To look at this grass airstrip in East Central Louisiana, you wouldn’t know it was much at all, but Ryan McCutcheon is trying to change that.
This piece of property has been passed down through generations of the McCutcheon family Several members of the family have learned to fly there. The runway, notated on sectionals as LA83, was the vision of Sidney McCutcheon, a Louisiana native farmer, rancher, and businessman.
Ryan, Sidney’s great grandson, who plans to soon begin flight training, has recently taken an increased interest in the legacy flying field known as McCutcheon Field Airport.
“My great grandfather built this 2,300-foot airstrip in the late ’40s for my grandpa and great aunt,” Ryan said. “Over the years, many people, including my dad, have flown from this airstrip, and hopefully I myself will one day soon as well.
“We’ve spent the last few months getting it back in shape and have plans for some bigger projects this spring.”
Ryan’s grandfather, Toler, and his sister, Mary Jo, were the first pilots in the McCutcheon family. Both became pilots around the same time that their father carved out a suitable landing site on family property he had owned for around a decade at the time.
“The original tract of land the airstrip is on was around 750 acres. Today, the land is divided up between a few family members totaling around 500 acres,” Ryan said.
Legend says it took quite an effort to make sure that Sidney’s children (and now, great-grandchildren) had a convenient place to fly from.
“From what I have been told, the airstrip took two years to complete and required a lot of dirt work to be done,” Ryan said. “I was always told that they pushed two big hills together to create the airstrip, so the construction must have begun around 1947 and the field was completed and [became] FAA official in August of 1950.”
Since its completion 72 years ago, the airfield has stayed in the family. Throughout this timeframe, the busiest times were the ’50s and ’60s, when “…there were many fly-ins hosted there.”

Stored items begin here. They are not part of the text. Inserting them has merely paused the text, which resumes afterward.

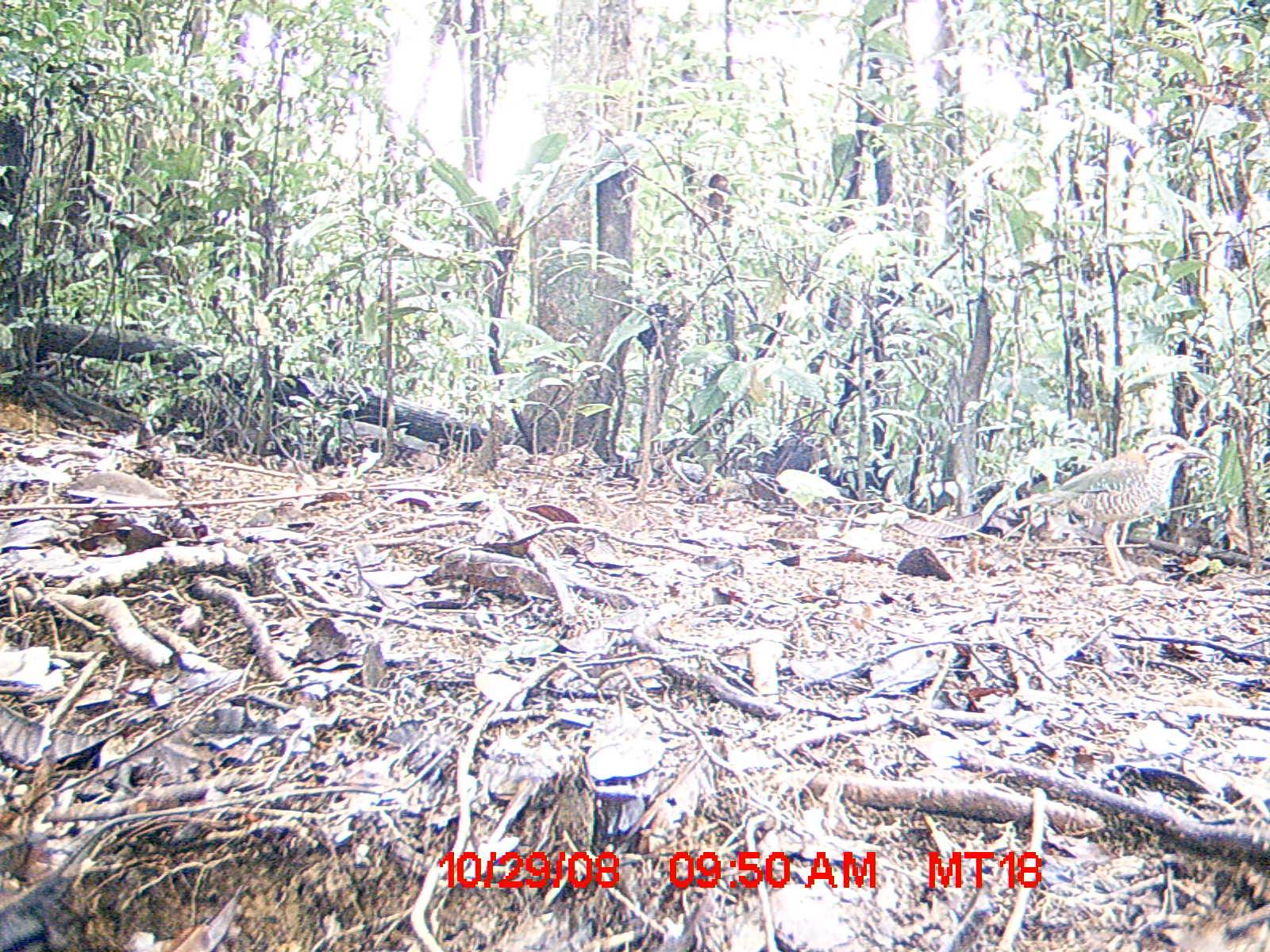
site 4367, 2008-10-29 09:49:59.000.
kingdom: Animalia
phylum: Chordata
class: Aves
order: Coraciiformes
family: Brachypteraciidae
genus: Brachypteracias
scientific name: Brachypteracias squamiger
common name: scaly ground-roller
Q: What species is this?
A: Brachypteracias squamiger (scaly ground-roller).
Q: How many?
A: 1.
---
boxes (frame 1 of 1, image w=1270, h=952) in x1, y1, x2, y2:
brachypteracias squamiger: 1002, 434, 1211, 580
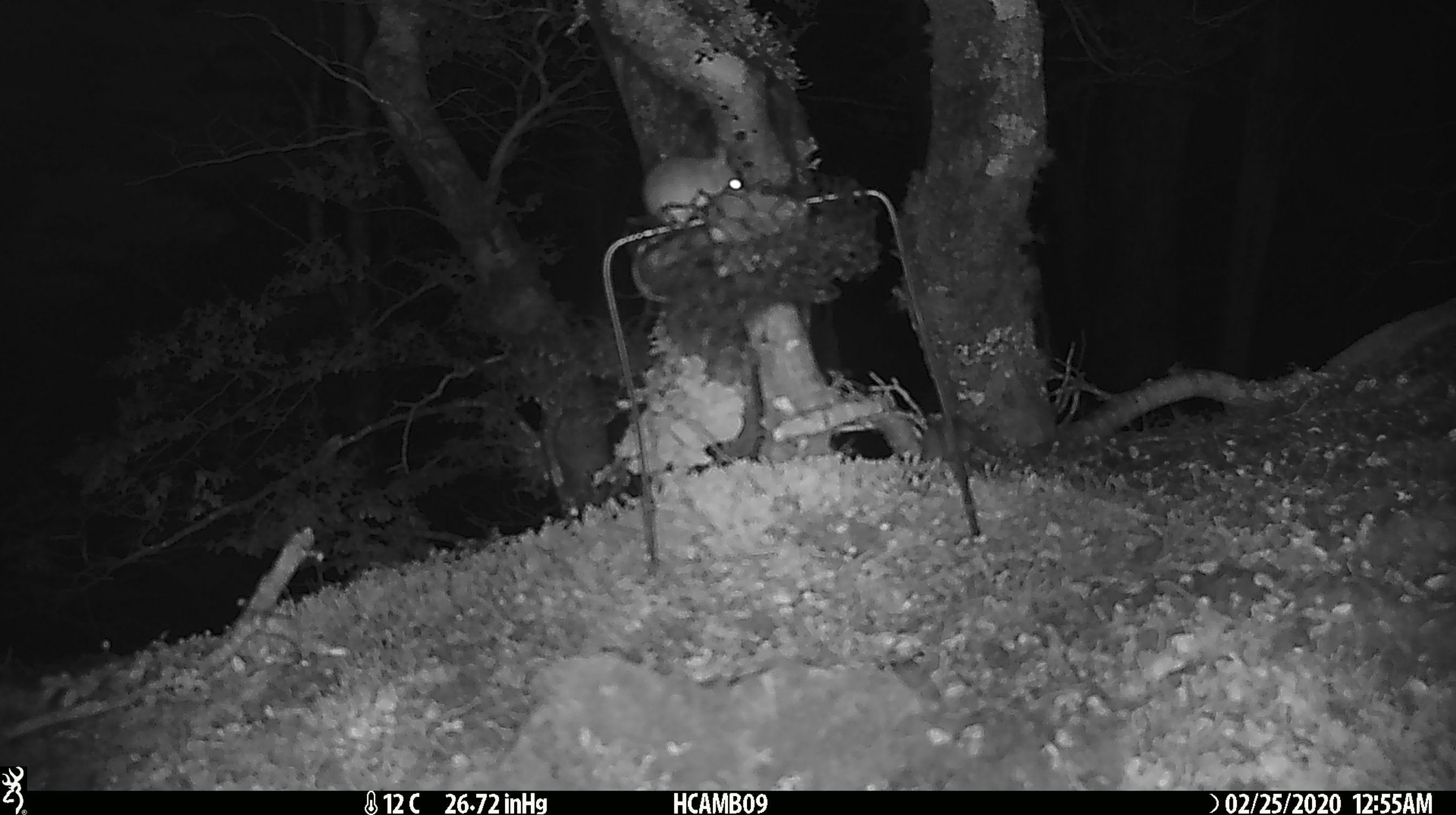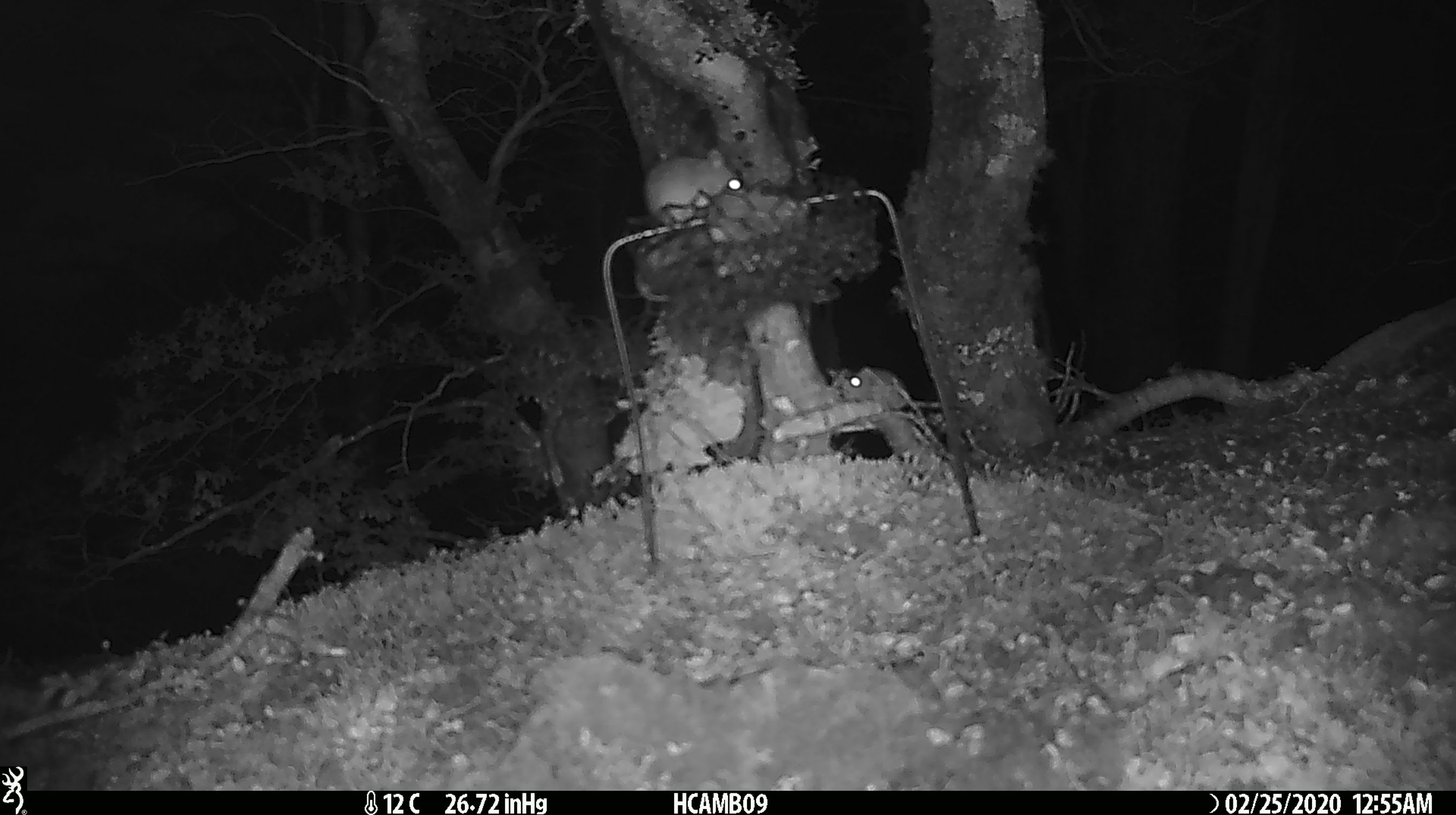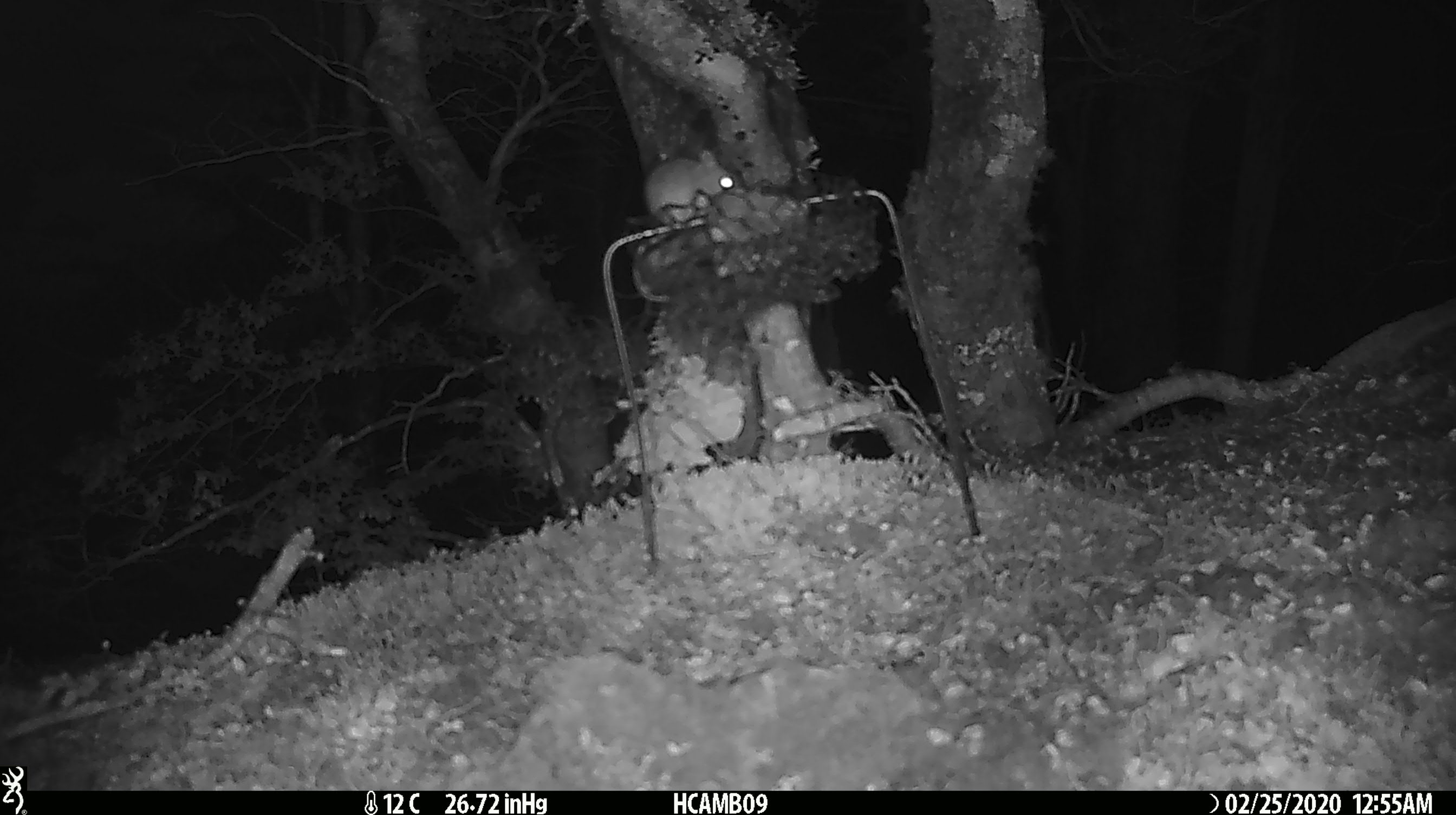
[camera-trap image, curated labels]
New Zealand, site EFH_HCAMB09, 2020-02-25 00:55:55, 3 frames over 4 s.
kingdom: Animalia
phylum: Chordata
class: Mammalia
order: Rodentia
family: Muridae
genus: Mus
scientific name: Mus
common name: mouse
Mouse (Mus).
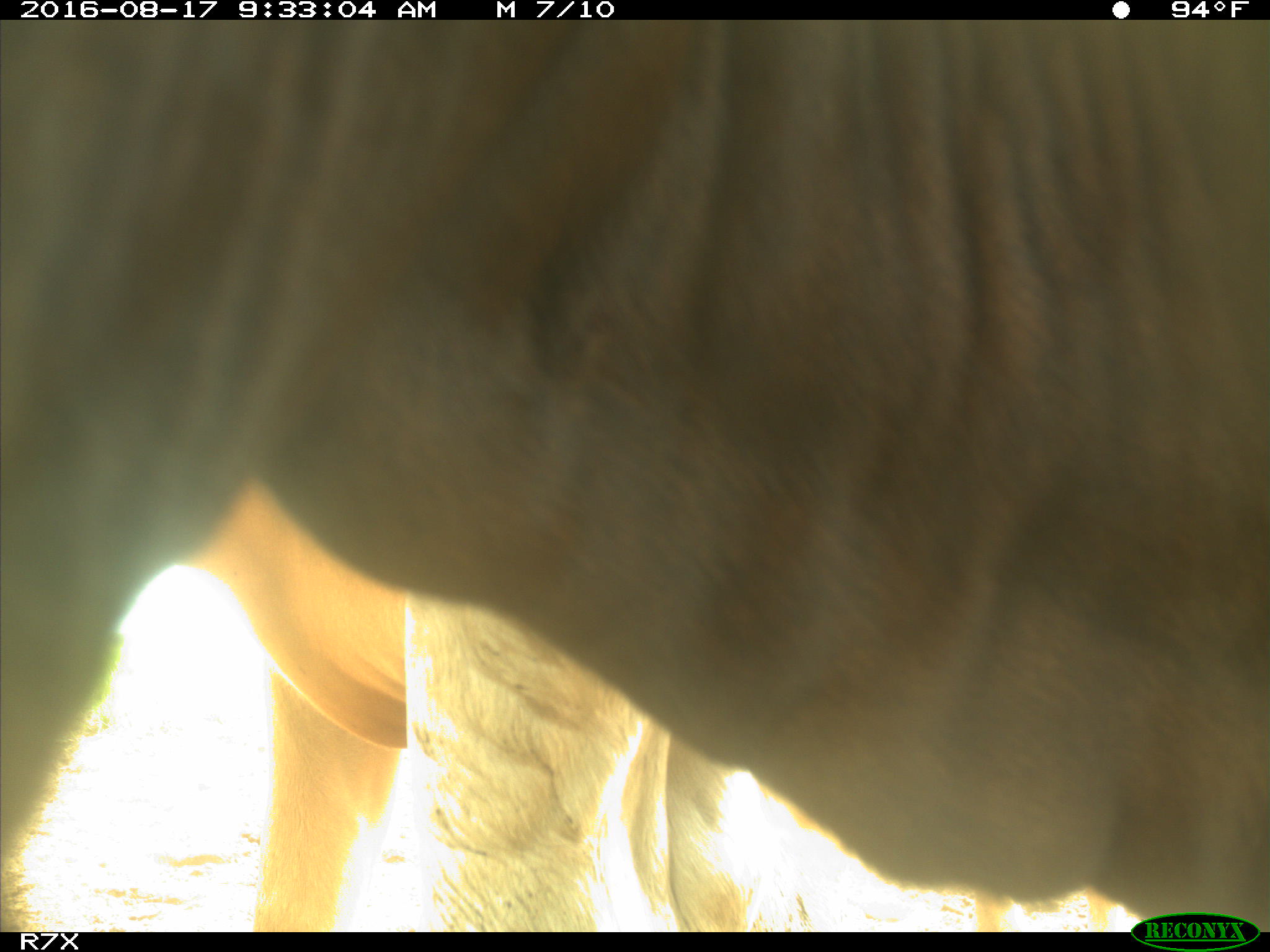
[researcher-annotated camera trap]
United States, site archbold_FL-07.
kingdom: Animalia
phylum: Chordata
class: Mammalia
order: Artiodactyla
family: Bovidae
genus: Bos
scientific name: Bos taurus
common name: domestic cow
Bos taurus (domestic cow).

These gatherings of family and friends at the runway boasted a number of aircraft, including some based at McCutcheon Field.
“The first aircraft based at the strip was a Piper PA-12 Super Cruiser. Soon after the airstrip’s completion, a Cessna 170 was purchased and then a Piper Pacer and finally the last aircraft based at the airstrip was a Cessna 172.”
There hasn’t been an airplane based at the field since 1990. But Ryan and his father Jeffery have talked about changing that.
In preparation for another airplane to be added to the ranks that have called McCutcheon Field home, they’ve considered the runway’s future. These discussions have turned to recent heavy landscaping work undertaken on the property.
“Recently, we had the tree line cut back on both sides of the airstrip and cleared trees on the south approach,” Ryan said. “We are going to be doing some surface maintenance this spring trying to smooth the runway out and overseed some different grass.”
It’s 95 feet wide and there are approaches from both ends of the private, north/south runway. There’s a discrepancy between the published airstrip distance and its actual available length, advised Ryan.
“The runway has never had any extensions, it was originally measured as 2,100 feet, but later was measured with better technology as being 2,300 feet.”
And with acres to spare on either end of the current landing strip, there is the potential to expand.
“We have tossed around the idea of lengthening the runway some and trying to push it to between 2,500 feet and 2,700 feet, but that is really just for the hell of it. We have no plans to own a plane that would require that length of runway.”
Currently, the father-son duo is considering Cessna 170s and Piper Pacers. Ryan explained why these two models are front runners.
“[We are] wanting a plane that can do STOL flying but also can cross country too,” Ryan said.
And with the hope of keeping the field operational well into the future, continued upkeep is at the top of the family’s mind.
“Maintenance will be cutting the grass weekly during the spring and summer and small dirt-work projects here and there every couple of years.”